_Supplied text_.
--- START ---
New research provides insight about the bedrock scientific principle that mitochondrial DNA — the distinct genetic code embedded in the organelle that serves as the powerplant of every cell in the body — is exclusively passed down by the mother.
The study, a collaboration among Oregon Health & Science University and other institutions, published today in the journal Nature Genetics.
Scientists have long recognized the fact that mitochondrial DNA, or mtDNA, comes exclusively from egg cells in humans, meaning only the mother contributes the genetic code carried by thousands of mitochondria necessary for energy production in every cell in the body.
Previously, it was believed that paternal mtDNA was eliminated soon after a sperm fuses with an oocyte, or developing egg, during fertilization, possibly through an immune-like search-and-destroy response.
However, the study found that while mature sperm do carry a small number of mitochondria, they lack intact mtDNA.
“We found that each sperm cell does bring 100 or so mitochondria as organelles when it fertilizes an egg, but there is no mtDNA in them,” said co-author Shoukhrat Mitalipov, Ph.D., director of the Center for Embryonic Cell and Gene Therapy at OHSU.
--- END ---
_Provided records_.
--- START ---
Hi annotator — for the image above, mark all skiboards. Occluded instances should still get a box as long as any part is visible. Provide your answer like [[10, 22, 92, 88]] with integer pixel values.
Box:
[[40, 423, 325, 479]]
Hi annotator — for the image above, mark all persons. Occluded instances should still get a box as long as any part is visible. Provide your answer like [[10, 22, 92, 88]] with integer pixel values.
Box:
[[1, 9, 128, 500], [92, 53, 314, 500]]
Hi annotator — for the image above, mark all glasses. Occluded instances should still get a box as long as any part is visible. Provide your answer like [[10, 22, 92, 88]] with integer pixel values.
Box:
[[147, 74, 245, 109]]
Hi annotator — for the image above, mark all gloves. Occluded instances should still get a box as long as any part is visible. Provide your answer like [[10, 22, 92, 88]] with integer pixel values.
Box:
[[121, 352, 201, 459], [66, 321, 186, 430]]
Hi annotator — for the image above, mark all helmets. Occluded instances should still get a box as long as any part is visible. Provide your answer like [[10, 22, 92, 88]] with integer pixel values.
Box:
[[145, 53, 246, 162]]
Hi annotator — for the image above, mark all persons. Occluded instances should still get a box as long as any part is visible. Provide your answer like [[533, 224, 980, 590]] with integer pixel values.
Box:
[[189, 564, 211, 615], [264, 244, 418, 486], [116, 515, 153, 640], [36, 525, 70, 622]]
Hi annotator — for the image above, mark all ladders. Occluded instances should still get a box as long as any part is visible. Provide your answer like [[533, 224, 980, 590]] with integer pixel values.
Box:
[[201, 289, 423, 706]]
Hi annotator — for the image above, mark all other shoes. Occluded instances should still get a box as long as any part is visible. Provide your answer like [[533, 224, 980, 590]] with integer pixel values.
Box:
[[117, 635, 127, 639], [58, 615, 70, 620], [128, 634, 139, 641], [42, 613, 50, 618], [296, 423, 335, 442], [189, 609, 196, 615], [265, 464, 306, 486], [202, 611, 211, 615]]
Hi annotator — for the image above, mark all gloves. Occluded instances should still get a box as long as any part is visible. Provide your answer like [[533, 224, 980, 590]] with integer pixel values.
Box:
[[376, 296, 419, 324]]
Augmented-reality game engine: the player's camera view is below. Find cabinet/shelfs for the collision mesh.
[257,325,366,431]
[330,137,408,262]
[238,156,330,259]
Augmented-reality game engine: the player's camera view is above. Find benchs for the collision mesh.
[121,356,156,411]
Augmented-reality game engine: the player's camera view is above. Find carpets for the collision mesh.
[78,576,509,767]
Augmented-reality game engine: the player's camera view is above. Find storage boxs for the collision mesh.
--- END ---
_Work task A_. According to the mitochondrial DNA text, how many mitochondria does each sperm cell bring when it fertilizes an egg?
_Work task B_. Carry on the mitochondrial DNA text from its last sentence.

_Written reply A_. About 100 mitochondria, with no mtDNA in them.

_Written reply B_.
Researchers found that sperm cells are not only devoid of intact mtDNA, but they also lacked a protein essential for mtDNA maintenance, known as mitochondrial transcription factor A, or TFAM.
Scientists aren’t sure why sperm are not allowed to contribute mtDNA, but Mitalipov theorizes that it may relate to the fact that a sperm uses a lot of mitochondrial energy in its biological impetus to fertilize an egg. It would thus accumulate mutations in mtDNA. The developing eggs known as oocytes, by contrast, draw energy primarily from surrounding cells, not from their own mitochondria, so maintain relatively pristine mtDNA.
“Eggs pass on really good mtDNA at least partly because they don’t use mitochondria as a source of energy,” Mitalipov said.
The 100 or so organelles in sperm are swamped by hundreds of thousands of mitochondria embedded in each egg cell — each carrying the 37 genes in mitochondrial DNA. The contribution of only maternal mtDNA is believed to confer an evolutionary advantage by limiting the risk of accumulations of mtDNA mutations that cause disease in offspring.
Mitochondria control respiration and energy production within every cell of the body, so mutations in mtDNA can cause a range of potentially fatal disorders affecting organs with high-energy demands, such as the heart, muscle and brain.
To help mothers prevent passing on known mtDNA disorders to their children, Mitalipov pioneered a method called mitochondrial replacement therapy to replace mutant mtDNA through in vitro fertilization using healthy mtDNA from donor eggs.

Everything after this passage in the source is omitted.